The fur is flying again over the proposed Pebble copper and gold mine near Iliamna. A deadline recently passed for a new round of comments on the U.S. Environmental Protection Agency’s latest version of its “assessment” of the effects of a large mine in the Bristol Bay region.
I just stand back and watch all this, preferring to wait to pass judgment until companies planning the mine propose an actual project. EPA did not wait for that to do its assessment.
However, two recent new studies that touch on Pebble, one indirectly, are worthy of note, although they deal with economic rather than environmental values.
One is an assessment of the economic contribution of Bristol Bay’s salmon industry done by the University of Alaska Anchorage’s respected Institute of Social and Economic Research.
The work was sponsored by Bristol Bay seafood groups, who are not supporters of the mine. The overall conclusion, that the fishery generates $1.5 billion a year in value, was widely touted by its sponsors, their message being basically that anything threatening the fishery, like a big mine, is not good.
A month later came a study of Pebble’s economic contribution, if it were built, by IHS Global Insight, a respected Colorado consulting firm. It estimates taxes paid, people employed and overall economic effects.
We can’t really compare these studies but some interesting conclusions can be drawn. I’m not sure the Bristol Bay sponsors intended this but the ISER study also illustrates how much of the fishery’s value and employment goes out of state.
We’ve always known there is a high non-resident participation in this fishery but ISER really spells it out. For example, of the $144 million direct economic impact of the fishery to the U.S. in 2010 (this is the important number, not the $1.5 billion annual sales value), $94 million went to non-residents and $50 million went to Alaskans. Of the value to non-residents, the bulk went to Washington state.
Alaskans did own 53 percent of the Bristol Bay salmon fishing permits in 2010, but most of them were setnet permits. Setnets typically catch fewer fish than drift gillnetters boats with permits, a majority of which are owned by non-residents. In 2010, residents caught only 42 percent of the fish overall, according to ISER.
I see nothing wrong with non-residents working in Alaska but we need to be honest in recognizing that this fishery is as much an economic engine for the Pacific Northwest as it is for Alaska.
“And I don’t believe we have to make an either-or choice; we can have the fishery and the mine. Claims that Pebble will wipe out the salmon remind me of environmental groups’ predictions in the 1970s that the trans-Alaska oil pipeline would rupture and wipe out the caribou. It didn’t happen, and I don’t think Pebble will kill all the fish.”
Let’s look at the potential mine: The IHS study estimates that Pebble, in production, based on a hypothetical mine plan, would employ about 2,700 full-time workers over several decades. While that’s fewer than the 12,000 harvesting and processing jobs created in the Bristol Bay fishery in 2010, ISER also found only 4,400 of those were held by Alaskans.
Also, those jobs are all seasonal and the wages are far less, for most of those employed, than the $110,000 a year the mining jobs will pay, on average.
One of the IHS study’s numbers that jumped out at me was Pebble’s estimated tax contribution, which I hadn’t seen previously. In its initial years, the mine would pay about $180 million in state and local taxes and royalties, IHS said. As the years go by, this should increase to about $350 million a year as deeper, richer ore is mined. That drives up the tax contribution because taxes and royalties are mostly based on the value of the resource.

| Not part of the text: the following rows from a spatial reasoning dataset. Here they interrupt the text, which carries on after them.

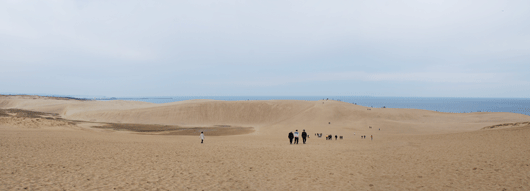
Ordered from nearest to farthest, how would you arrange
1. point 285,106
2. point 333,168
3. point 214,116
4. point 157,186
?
point 157,186
point 333,168
point 214,116
point 285,106

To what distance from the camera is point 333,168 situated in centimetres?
1134

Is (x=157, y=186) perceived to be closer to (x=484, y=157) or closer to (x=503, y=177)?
(x=503, y=177)

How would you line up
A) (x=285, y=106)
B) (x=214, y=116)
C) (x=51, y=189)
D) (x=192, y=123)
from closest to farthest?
(x=51, y=189) < (x=192, y=123) < (x=214, y=116) < (x=285, y=106)

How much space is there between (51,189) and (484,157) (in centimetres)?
1645

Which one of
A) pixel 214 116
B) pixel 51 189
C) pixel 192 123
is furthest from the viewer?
pixel 214 116

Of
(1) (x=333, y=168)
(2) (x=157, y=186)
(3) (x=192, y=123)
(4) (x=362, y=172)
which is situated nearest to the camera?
(2) (x=157, y=186)

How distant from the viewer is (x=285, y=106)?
55875mm

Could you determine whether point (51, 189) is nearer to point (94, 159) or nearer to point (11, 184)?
point (11, 184)

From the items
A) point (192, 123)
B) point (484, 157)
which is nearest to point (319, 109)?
point (192, 123)

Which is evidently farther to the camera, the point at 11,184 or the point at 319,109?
the point at 319,109

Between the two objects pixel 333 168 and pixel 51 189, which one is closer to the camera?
pixel 51 189

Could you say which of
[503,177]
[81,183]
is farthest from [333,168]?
[81,183]

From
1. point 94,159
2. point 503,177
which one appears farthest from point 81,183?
point 503,177

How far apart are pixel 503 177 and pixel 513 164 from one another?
236 cm
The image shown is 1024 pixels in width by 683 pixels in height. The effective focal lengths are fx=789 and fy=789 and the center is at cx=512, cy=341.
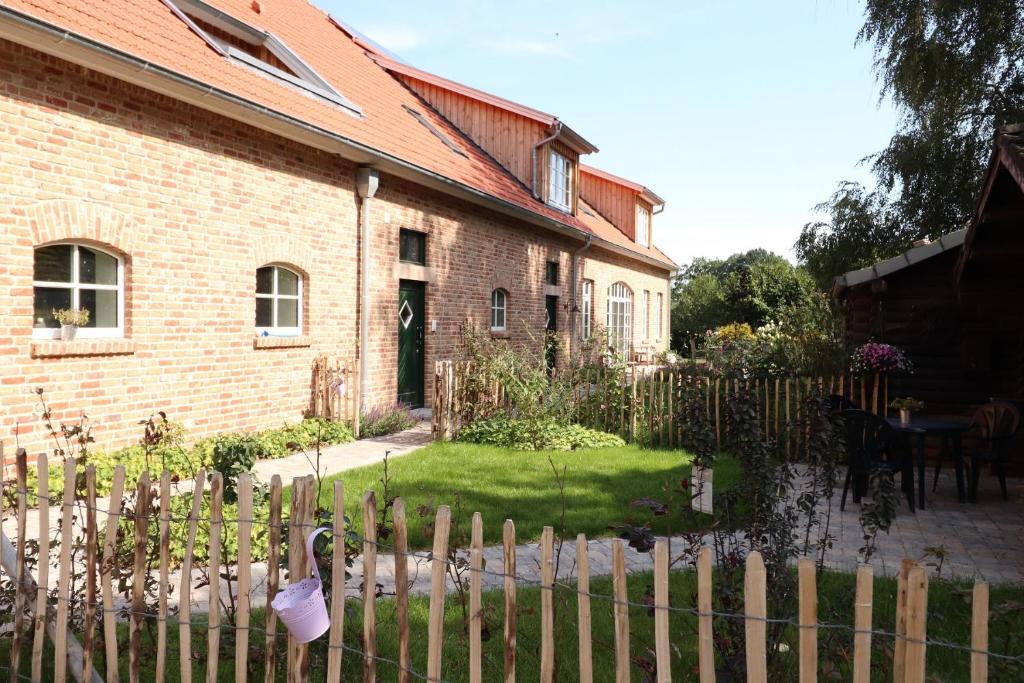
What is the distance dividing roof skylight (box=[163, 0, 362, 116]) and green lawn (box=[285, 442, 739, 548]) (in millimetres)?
5413

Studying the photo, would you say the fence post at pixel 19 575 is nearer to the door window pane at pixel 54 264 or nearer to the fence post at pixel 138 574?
the fence post at pixel 138 574

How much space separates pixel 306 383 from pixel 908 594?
9069 millimetres

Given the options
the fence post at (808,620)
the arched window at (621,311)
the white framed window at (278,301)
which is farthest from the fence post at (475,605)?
the arched window at (621,311)

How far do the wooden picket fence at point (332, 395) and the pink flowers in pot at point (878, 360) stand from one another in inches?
253

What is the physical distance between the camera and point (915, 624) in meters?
2.08

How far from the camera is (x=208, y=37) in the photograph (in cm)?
985

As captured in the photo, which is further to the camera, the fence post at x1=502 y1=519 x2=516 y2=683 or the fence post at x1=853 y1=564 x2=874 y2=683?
the fence post at x1=502 y1=519 x2=516 y2=683

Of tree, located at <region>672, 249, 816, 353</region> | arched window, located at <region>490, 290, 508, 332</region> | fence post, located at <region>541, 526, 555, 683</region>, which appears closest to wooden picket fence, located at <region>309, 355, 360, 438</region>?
arched window, located at <region>490, 290, 508, 332</region>

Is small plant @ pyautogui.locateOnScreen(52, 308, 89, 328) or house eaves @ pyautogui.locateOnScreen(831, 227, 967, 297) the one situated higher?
house eaves @ pyautogui.locateOnScreen(831, 227, 967, 297)

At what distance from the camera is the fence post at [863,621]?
2.05m

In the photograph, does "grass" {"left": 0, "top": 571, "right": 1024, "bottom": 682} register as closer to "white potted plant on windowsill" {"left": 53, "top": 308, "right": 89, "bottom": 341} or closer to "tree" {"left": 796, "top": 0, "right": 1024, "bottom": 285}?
"white potted plant on windowsill" {"left": 53, "top": 308, "right": 89, "bottom": 341}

These numbers are small compared to the several billion dollars a year in taxes and royalties paid by North Slope oil producers, but the numbers aren’t insignificant either.

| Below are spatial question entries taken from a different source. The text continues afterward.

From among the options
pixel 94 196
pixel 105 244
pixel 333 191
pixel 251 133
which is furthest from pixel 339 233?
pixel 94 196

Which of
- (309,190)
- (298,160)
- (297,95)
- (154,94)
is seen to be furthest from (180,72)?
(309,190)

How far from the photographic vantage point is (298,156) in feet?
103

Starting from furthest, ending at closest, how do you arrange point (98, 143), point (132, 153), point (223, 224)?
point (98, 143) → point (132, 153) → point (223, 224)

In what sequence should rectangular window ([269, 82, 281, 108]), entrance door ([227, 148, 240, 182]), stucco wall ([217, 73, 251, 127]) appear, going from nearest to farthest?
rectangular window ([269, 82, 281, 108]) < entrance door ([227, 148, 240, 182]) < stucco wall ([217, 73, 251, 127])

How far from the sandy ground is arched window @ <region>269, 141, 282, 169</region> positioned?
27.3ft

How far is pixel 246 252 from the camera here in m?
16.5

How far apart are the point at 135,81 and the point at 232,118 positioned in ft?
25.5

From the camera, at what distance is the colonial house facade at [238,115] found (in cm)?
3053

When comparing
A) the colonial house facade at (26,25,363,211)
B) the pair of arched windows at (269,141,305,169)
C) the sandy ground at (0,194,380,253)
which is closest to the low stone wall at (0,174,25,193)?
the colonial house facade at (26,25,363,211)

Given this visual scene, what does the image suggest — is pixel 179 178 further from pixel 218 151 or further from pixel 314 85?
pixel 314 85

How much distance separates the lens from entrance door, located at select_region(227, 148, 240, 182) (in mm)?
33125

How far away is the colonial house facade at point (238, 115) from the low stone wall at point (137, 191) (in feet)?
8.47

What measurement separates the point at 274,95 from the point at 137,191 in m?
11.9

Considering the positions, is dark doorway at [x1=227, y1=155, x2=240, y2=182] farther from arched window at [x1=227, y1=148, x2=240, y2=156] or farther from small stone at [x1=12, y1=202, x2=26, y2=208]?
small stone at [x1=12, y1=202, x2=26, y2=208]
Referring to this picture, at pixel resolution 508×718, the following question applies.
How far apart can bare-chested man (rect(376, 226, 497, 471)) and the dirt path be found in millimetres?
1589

And I don’t believe we have to make an either-or choice; we can have the fishery and the mine. Claims that Pebble will wipe out the salmon remind me of environmental groups’ predictions in the 1970s that the trans-Alaska oil pipeline would rupture and wipe out the caribou. It didn’t happen, and I don’t think Pebble will kill all the fish.

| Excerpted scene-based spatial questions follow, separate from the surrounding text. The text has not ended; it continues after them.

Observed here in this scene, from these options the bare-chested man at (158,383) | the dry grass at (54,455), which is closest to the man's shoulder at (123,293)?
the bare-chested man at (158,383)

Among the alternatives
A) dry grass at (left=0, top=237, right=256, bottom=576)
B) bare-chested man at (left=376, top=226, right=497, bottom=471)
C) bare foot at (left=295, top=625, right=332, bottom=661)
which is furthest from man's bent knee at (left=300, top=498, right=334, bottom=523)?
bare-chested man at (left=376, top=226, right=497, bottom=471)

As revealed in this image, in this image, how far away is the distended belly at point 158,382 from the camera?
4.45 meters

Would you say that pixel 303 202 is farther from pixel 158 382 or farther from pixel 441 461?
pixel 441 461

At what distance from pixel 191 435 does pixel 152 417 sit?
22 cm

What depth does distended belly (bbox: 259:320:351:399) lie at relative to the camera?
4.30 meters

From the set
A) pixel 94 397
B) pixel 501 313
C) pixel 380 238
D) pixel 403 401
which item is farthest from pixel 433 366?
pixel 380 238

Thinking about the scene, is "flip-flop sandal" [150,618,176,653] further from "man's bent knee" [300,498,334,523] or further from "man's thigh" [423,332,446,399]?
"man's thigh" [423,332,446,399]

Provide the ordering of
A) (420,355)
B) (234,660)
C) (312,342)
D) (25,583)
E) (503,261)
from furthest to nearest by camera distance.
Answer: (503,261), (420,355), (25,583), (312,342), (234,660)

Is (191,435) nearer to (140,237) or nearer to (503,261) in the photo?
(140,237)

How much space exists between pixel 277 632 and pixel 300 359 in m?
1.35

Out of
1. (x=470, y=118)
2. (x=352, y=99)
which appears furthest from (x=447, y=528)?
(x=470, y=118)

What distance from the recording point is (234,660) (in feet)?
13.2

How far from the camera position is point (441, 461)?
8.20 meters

What’s important also is that the commercial and sports fisheries don’t do much for the villages in the Lake and Peninsula Borough, which are economically hardpressed. Without jobs, those communities will die. Fisheries won’t provide the jobs.
These economic studies are useful in framing the discussion over Pebble. We know intuitively that the Bristol Bay salmon fishery is an economic driver with an effect larger than the ISER study could adequately assess. It doesn’t factor in the value of subsistence, for example. We also know the mine will become a similar economic engine, if it is built.
The studies were done by competent, respected people. Thanks to the groups that sponsored the work, we now have tools to better judge both the fishery and the possible mine. It will lead to a more informed, rational discussion on Pebble, and we badly need that.
Tim Bradner writes on natural resources for the Alaska Journal of Commerce.